- [Direction] Retype the forum post about camera gear in carry-on bags word for word, starting at "2. Make sure" and ending after "bag looks heavy.".

- [Excerpted passage]
Post by chrish » November 13th, 2014, 5:07 pm

I frequently run into this issue when I travel internationally with my camera in my carry on.

The international weight limits on most carryon bags is usually 7.5kg. My camera bag with my "standard" gear list weighs almost twice this amount.

Here are a couple of suggestions I have used:

1. Most places don't actually weigh every carryon, but they often spot check people as they go through security (New Zealand is bad for this!). The way I avoid being spot checked is by only carrying my camera bag with no other carry on. I also make sure it is slung casually over one shoulder when I go through the screening area. If it is all the way on your back or worse, on rollers, it seems to "look" heavy to them and gets checked more often.

2. Make sure your camera bag isn't bulging. If you have something soft to carry on (sweater, jacket, pillow, etc), carry it separately in your hand. A bulging bag looks heavy.

3. If you are traveling with someone else, see if they will "carry" some stuff for you, at least through the checkpoints.

4. Put your heaviest lens on your camera. That way if you are challenged, you can usually take your camera out of your bag and carry it as a "personal item" and this may get you bag down below weight. As soon as you get past the checkpoint, you can put it back in the bag. Usually the act of just taking something out of your bag that looks like the source of the "overweight" will satisfy the inspector and they don't even bother reweighing.

5. Check as much of your gear as you can. I will often put a lens or two in my suitcase covered in a sock or two. I wouldn't put a crucial lens in there, but extra lenses you could live without if they were lost or damaged. I will sometimes put a less expensive spare body in the checked baggage if I am taking one. Also think about checking your flash heads in your luggage. I put them in my extra shoes or at least pull socks over them so they aren't obvious if someone opens the bag.

- [Available data]
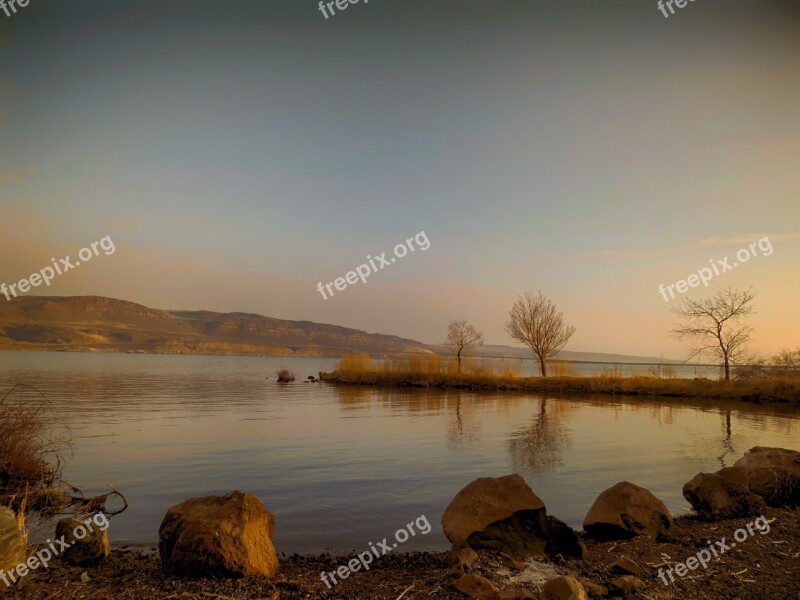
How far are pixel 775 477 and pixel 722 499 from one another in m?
1.88

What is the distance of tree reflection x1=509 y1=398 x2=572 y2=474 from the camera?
43.4 ft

- [Complete answer]
2. Make sure your camera bag isn't bulging. If you have something soft to carry on (sweater, jacket, pillow, etc), carry it separately in your hand. A bulging bag looks heavy.